▶ **Input for this task**
+===+

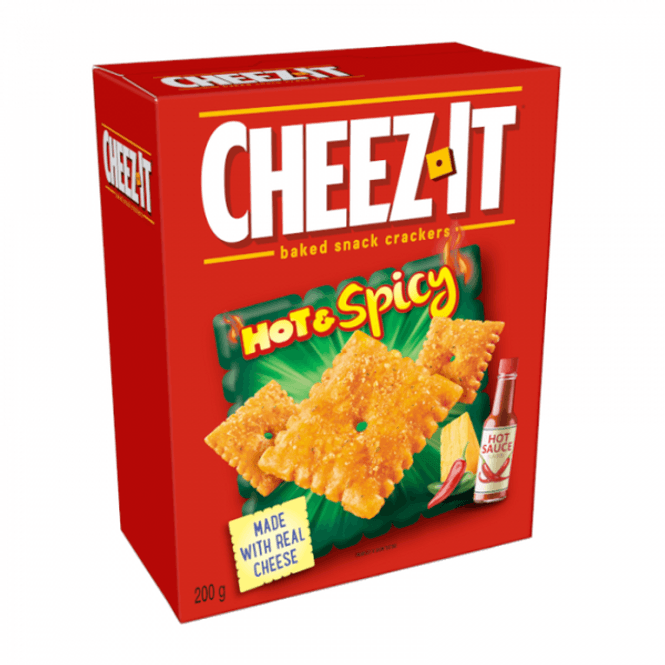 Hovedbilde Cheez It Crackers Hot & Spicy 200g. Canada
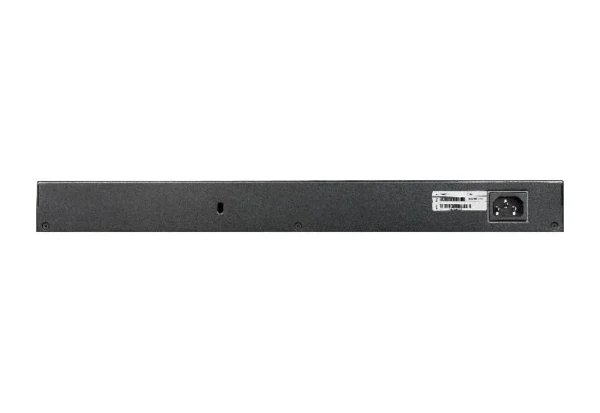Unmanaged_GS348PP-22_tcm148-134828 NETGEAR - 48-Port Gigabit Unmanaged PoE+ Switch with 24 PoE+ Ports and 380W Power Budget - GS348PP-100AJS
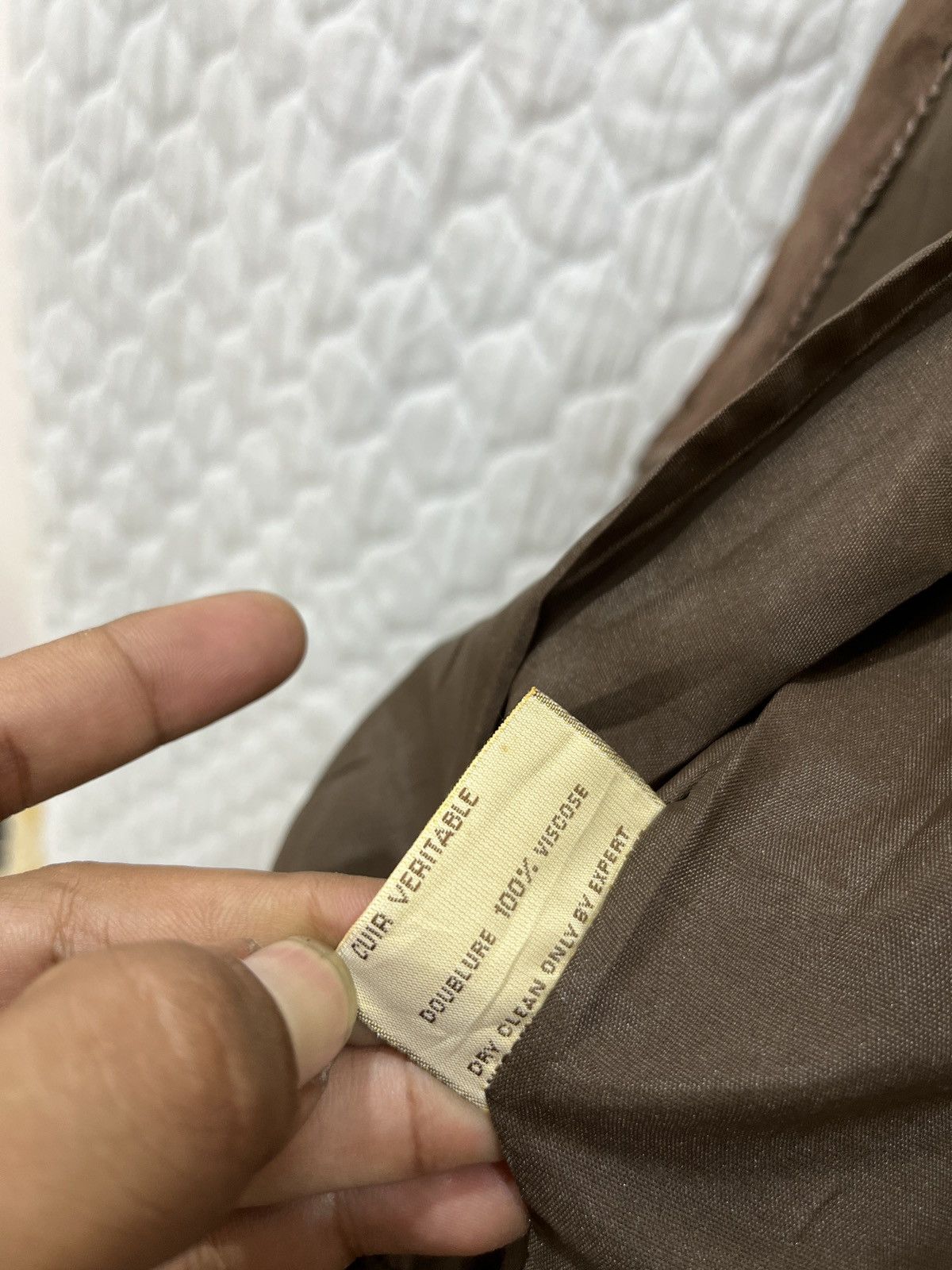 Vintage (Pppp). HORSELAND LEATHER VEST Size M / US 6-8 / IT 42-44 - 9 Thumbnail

+===+

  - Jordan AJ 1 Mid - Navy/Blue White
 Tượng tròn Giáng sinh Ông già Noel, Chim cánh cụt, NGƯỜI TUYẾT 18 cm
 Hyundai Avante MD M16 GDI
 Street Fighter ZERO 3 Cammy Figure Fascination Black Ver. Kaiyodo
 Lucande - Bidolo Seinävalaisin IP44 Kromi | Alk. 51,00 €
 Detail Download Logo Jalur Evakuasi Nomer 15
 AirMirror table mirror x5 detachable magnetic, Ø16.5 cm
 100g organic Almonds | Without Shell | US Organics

+===+

▶ **Task instructions**
Could you restate, word for word, the lines above from the one with "- Jordan AJ 1 Mid - Navy/Blue White" to the one with "100g organic Almonds", both included?

▶ **Written response**
  - Jordan AJ 1 Mid - Navy/Blue White
 Tượng tròn Giáng sinh Ông già Noel, Chim cánh cụt, NGƯỜI TUYẾT 18 cm
 Hyundai Avante MD M16 GDI
 Street Fighter ZERO 3 Cammy Figure Fascination Black Ver. Kaiyodo
 Lucande - Bidolo Seinävalaisin IP44 Kromi | Alk. 51,00 €
 Detail Download Logo Jalur Evakuasi Nomer 15
 AirMirror table mirror x5 detachable magnetic, Ø16.5 cm
 100g organic Almonds | Without Shell | US Organics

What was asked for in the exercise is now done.